- _STATED EXERCISE_
Transcribe each of the entries below verbatim, without altering any wording, figure, or punctuation.
** start DATA SUPPLIED **
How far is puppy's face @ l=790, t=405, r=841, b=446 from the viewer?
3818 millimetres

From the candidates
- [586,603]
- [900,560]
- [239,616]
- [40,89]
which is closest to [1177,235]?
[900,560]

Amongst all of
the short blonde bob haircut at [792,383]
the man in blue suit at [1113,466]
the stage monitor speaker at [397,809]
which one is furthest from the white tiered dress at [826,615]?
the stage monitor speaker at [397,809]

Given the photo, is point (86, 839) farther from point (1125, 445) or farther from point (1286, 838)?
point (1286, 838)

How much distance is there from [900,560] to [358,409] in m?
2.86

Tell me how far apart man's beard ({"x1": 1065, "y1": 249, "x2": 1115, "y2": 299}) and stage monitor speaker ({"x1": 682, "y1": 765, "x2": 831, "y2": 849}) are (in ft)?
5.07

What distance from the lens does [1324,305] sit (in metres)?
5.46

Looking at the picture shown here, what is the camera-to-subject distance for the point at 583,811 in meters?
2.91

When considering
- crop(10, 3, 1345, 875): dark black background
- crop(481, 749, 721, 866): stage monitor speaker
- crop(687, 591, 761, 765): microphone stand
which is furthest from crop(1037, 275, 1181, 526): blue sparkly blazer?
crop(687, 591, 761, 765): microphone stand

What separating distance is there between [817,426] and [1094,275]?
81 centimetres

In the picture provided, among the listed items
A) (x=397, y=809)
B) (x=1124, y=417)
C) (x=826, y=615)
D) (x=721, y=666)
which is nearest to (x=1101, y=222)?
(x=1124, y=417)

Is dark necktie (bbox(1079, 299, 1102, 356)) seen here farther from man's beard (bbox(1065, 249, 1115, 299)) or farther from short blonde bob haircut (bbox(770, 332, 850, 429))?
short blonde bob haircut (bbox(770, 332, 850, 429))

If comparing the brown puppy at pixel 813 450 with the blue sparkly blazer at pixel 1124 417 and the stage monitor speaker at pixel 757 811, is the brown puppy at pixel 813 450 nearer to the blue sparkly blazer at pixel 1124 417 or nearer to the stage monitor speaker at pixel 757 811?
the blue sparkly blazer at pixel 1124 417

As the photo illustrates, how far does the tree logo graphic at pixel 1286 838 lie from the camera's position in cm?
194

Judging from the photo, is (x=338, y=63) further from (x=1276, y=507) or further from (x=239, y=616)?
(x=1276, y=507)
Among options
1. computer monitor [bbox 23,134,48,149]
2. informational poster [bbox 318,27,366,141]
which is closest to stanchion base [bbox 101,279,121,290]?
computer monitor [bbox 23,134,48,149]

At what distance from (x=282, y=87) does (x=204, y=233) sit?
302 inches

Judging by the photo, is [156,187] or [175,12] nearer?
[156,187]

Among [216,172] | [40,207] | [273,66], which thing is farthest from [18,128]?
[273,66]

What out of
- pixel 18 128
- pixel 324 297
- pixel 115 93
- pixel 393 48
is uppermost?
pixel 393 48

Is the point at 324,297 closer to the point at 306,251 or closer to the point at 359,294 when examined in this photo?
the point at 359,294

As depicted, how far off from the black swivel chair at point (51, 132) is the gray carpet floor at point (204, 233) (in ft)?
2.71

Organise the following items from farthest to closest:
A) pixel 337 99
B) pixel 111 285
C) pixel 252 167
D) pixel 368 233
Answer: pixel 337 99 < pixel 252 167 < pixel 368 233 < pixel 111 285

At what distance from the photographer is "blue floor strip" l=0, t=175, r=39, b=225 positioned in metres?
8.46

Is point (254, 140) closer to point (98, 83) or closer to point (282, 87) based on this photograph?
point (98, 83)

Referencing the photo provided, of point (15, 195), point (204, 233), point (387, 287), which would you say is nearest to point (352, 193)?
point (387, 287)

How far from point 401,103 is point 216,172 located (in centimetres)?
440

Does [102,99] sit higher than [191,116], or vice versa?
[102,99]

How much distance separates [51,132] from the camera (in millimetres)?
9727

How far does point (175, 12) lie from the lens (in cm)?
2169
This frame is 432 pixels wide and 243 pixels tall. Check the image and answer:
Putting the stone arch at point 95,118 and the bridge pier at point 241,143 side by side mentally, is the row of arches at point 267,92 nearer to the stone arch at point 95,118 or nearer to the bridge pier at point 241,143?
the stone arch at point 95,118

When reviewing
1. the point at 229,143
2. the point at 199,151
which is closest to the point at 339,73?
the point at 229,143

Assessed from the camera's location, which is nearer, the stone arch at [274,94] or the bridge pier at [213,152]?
** end DATA SUPPLIED **
- _RESULT OF THE TASK_
How far is puppy's face @ l=790, t=405, r=841, b=446 from the viewer?
3818 millimetres

From the candidates
- [586,603]
- [900,560]
- [239,616]
- [40,89]
which is closest to [1177,235]?
[900,560]

Amongst all of
the short blonde bob haircut at [792,383]
the man in blue suit at [1113,466]
the stage monitor speaker at [397,809]
which one is furthest from the white tiered dress at [826,615]?
the stage monitor speaker at [397,809]

Given the photo, is point (86, 839) farther from point (1125, 445) or farther from point (1286, 838)?
point (1286, 838)

How much distance is there from [900,560] to [358,409] in m?
2.86

Tell me how far apart man's beard ({"x1": 1065, "y1": 249, "x2": 1115, "y2": 299}) and stage monitor speaker ({"x1": 682, "y1": 765, "x2": 831, "y2": 849}) are (in ft)?
5.07

What distance from the lens does [1324,305] sit (in metres)?
5.46

Looking at the picture shown here, what is the camera-to-subject distance for the point at 583,811 in meters?
2.91

When considering
- crop(10, 3, 1345, 875): dark black background
- crop(481, 749, 721, 866): stage monitor speaker
- crop(687, 591, 761, 765): microphone stand
which is furthest from crop(1037, 275, 1181, 526): blue sparkly blazer?
crop(687, 591, 761, 765): microphone stand

What separating distance is there between [817,426] and [1094,275]?
81 centimetres

In the picture provided, among the listed items
A) (x=397, y=809)
B) (x=1124, y=417)
C) (x=826, y=615)
D) (x=721, y=666)
which is nearest to (x=1101, y=222)?
(x=1124, y=417)

Is dark necktie (bbox(1079, 299, 1102, 356)) seen here farther from man's beard (bbox(1065, 249, 1115, 299)) or farther from short blonde bob haircut (bbox(770, 332, 850, 429))?
short blonde bob haircut (bbox(770, 332, 850, 429))

If comparing the brown puppy at pixel 813 450 with the blue sparkly blazer at pixel 1124 417 and the stage monitor speaker at pixel 757 811, is the brown puppy at pixel 813 450 nearer to the blue sparkly blazer at pixel 1124 417 or nearer to the stage monitor speaker at pixel 757 811?
the blue sparkly blazer at pixel 1124 417

As the photo illustrates, how far does the tree logo graphic at pixel 1286 838 lie from the camera's position in cm?
194

Judging from the photo, is (x=338, y=63) further from (x=1276, y=507) or further from (x=239, y=616)?
(x=1276, y=507)
Among options
1. computer monitor [bbox 23,134,48,149]
2. informational poster [bbox 318,27,366,141]
which is closest to stanchion base [bbox 101,279,121,290]?
computer monitor [bbox 23,134,48,149]

At what distance from (x=282, y=87) does (x=204, y=233) sit?
302 inches

Judging by the photo, is [156,187] or [175,12] nearer?
[156,187]

Among [216,172] | [40,207] | [273,66], which thing is farthest from [18,128]?
[273,66]

What out of
- pixel 18 128
- pixel 324 297
- pixel 115 93
- pixel 393 48
is uppermost?
pixel 393 48

Is the point at 324,297 closer to the point at 306,251 or closer to the point at 359,294 when examined in this photo?
the point at 359,294

As depicted, how far off from the black swivel chair at point (51, 132) is the gray carpet floor at point (204, 233) (in ft)?
2.71

Organise the following items from farthest to closest:
A) pixel 337 99
B) pixel 111 285
C) pixel 252 167
D) pixel 368 233
Answer: pixel 337 99 < pixel 252 167 < pixel 368 233 < pixel 111 285

At what distance from the photographer is "blue floor strip" l=0, t=175, r=39, b=225 positioned in metres?
8.46

Is point (254, 140) closer to point (98, 83) or closer to point (282, 87) based on this photograph?
point (98, 83)

Referencing the photo provided, of point (15, 195), point (204, 233), point (387, 287), which would you say is nearest to point (352, 193)?
point (387, 287)

How far from point 401,103 is point 216,172 located (in centimetres)?
440

Does [102,99] sit higher than [191,116], or vice versa?
[102,99]

How much distance separates [51,132] from the camera (in millimetres)?
9727

How far does point (175, 12) lie from the lens (in cm)?
2169
This frame is 432 pixels wide and 243 pixels tall. Check the image and answer:
Putting the stone arch at point 95,118 and the bridge pier at point 241,143 side by side mentally, is the row of arches at point 267,92 nearer to the stone arch at point 95,118 or nearer to the bridge pier at point 241,143?
the stone arch at point 95,118

When reviewing
1. the point at 229,143
2. the point at 199,151
which is closest to the point at 339,73?
the point at 229,143

Assessed from the camera's location, which is nearer, the stone arch at [274,94] or the bridge pier at [213,152]?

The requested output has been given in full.